“Research Innovations for a Sustainable Future” Spotlights Collaboration as Key to Addressing Climate
As consequences of ongoing industrialization, the climate and sustainability crises we face will not be solved without similar leaps in green technology. At the February 13th panel “Research Innovations for a Sustainable Future”, a group of sustainability leaders in chemistry, engineering, and economics highlighted the breadth of projects on campus addressing the challenges of a sustainable future as part of the Lawrence B. Dumas Domain Dinner series. Addressing their colleagues from across the university, speakers Jennifer Dunn, Meghan Busse, and Ted Sargent, panelist Michael Wasielewski, and moderator Omar Farha also emphasized the need to innovate with a larger impact in mind. As Busse noted, “no matter how wonderful a technology is, if it never leaves the lab, it isn’t adopted at scale, it won't affect the planet.” Only in centering the effects of that adoption on supply chains, resource scarcity, markets, and communities can researchers begin to build a truly sustainable world.
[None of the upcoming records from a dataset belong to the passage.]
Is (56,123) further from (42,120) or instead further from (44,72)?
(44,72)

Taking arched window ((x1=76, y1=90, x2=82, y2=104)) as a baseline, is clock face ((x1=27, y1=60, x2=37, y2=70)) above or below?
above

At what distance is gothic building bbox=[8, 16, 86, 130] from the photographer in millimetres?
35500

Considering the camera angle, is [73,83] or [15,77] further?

Electric vehicles offer a useful example. A major research focus of Dunn’s is Life Cycle Assessment, a process for quantifying and comparing the environmental impact of an item from resource extraction through disposal. While EVs offer clear greenhouse gas emission benefits when compared to fossil-fuel powered vehicles, critical minerals needed for their batteries require additional trade-offs. As Dunn noted, “most of our lithium-ion battery supply chain lies today outside of our borders. We're relying on countries that don't have the same labor and environmental protections that we do here.” The Inflation Reduction Act, which calls for dramatic increases in battery production by 2027 while imposing point of origin requirements on critical mineral components, brings these problems to a head. “How many tax credit eligible batteries can we make in that stretch of time based on what we know today, from our supply chain and the market value of these minerals? The answer was, well, not enough to meet demand. We can do about half as well as we might want to do.” These assessments also elide the human and environmental costs of mining, with Dunn highlighting her work with anthropologist Sera Young identifying delocalization, child labor, water insecurity, biodiversity loss, and deforestation as consequences of cobalt mining that might not show up on an emissions comparison chart. In making the choices needed to increase production further, Life Cycle Assessments that capture the true scope of a technology’s impact will be necessary to weigh competing solutions.
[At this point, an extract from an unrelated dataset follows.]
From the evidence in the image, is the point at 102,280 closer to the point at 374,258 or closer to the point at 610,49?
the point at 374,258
Economist Meghan Busse demonstrated the need for such difficult choices. In order to reduce warming projections from catastrophic to viable levels, net zero emissions will be required by the middle of the century. Doing so will require technological advances in energy storage, electrified, transportation, and especially in high-heat industrial processes, but real gains also rely on interventions in energy infrastructure, transportation networks, and the kinds of government-driven incentives that make the adoption of those measures economically attractive enough for private actors to adopt en masse. Building partnerships between research institutions, governments, and businesses offers a path forward, with development subsidies supporting the flow of new technologies that will need to be designed with practical, scalable implementation in mind above all other factors.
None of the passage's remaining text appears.